Doch die Treffen beim Ku-Klux-Klan – den „International Knights“ – verlaufen enttäuschend. Schmid ist zunächst euphorisch, dann ernüchtert und schließlich enttäuscht. Es werden keine Zeremonien abgehalten. Kaum jemand trägt weiße Kutten. Es sind nur Männer, die saufen. Schmid verachtet die Truppe, zugleich recherchiert er im Angebot der rechten Ideologen. Bei den amerikanischen Klan-Chefs stoßen sein Fleiß und sein Eifer auf Wohlwollen. Sie laden ihn ein; er solle einen eigenen Klan für Deutschland gründen – dafür würden sie ihn zum „Grand Dragon“ ernennen. Der Anführer im Klan ist der „Imperial Wizard“. Seine Statthalter in den Bundesstaaten, die eigene Ableger führen, sind die „Grand Dragons“.

#### [Datenauszug]
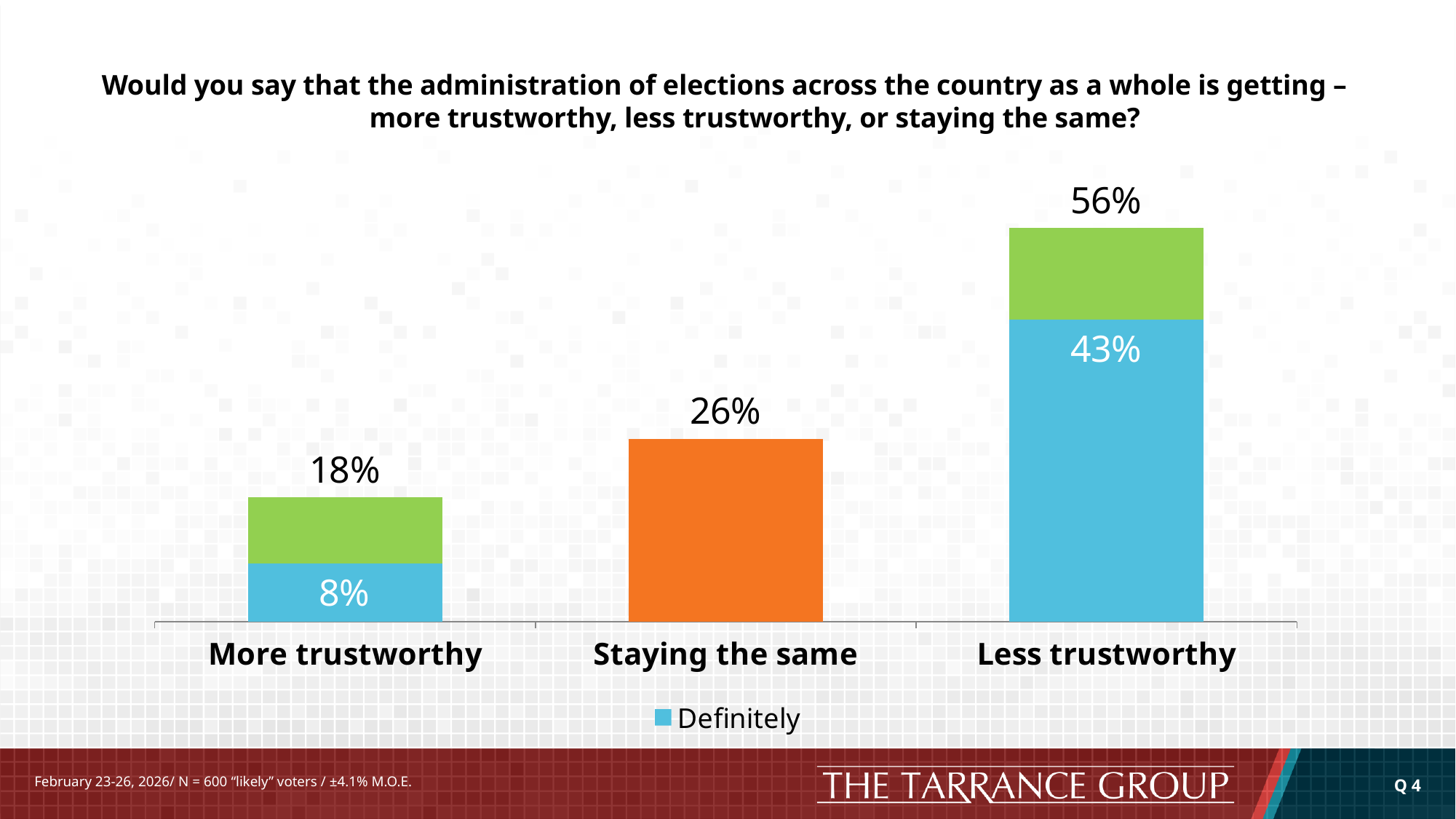
What is the difference between the total for Less trustworthy and the total for More trustworthy? 38% Which category has the highest total value? Less trustworthy How many categories are shown on the x axis? 3 What is the total value shown for Less trustworthy? 56% What is the value shown for Staying the same? 26% Which is larger, the value for Staying the same or the total for More trustworthy? Staying the same What is the Definitely value for More trustworthy? 8% Which category has the lowest total value? More trustworthy What entry does the legend list? Definitely What is the Definitely value for Less trustworthy? 43% What is the total value shown for More trustworthy? 18% What kind of chart is shown on the slide? Bar chart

#### [Arbeitsauftrag]
Nenne alle Stimmungen, die Schmid laut dem vorliegenden Text bei den Treffen des Klans durchläuft. Halte dich an die Reihenfolge, in der sie dort stehen.

#### [Nachstehendes Ergebnis]
Schmid ist zunächst euphorisch, dann ernüchtert und schließlich enttäuscht.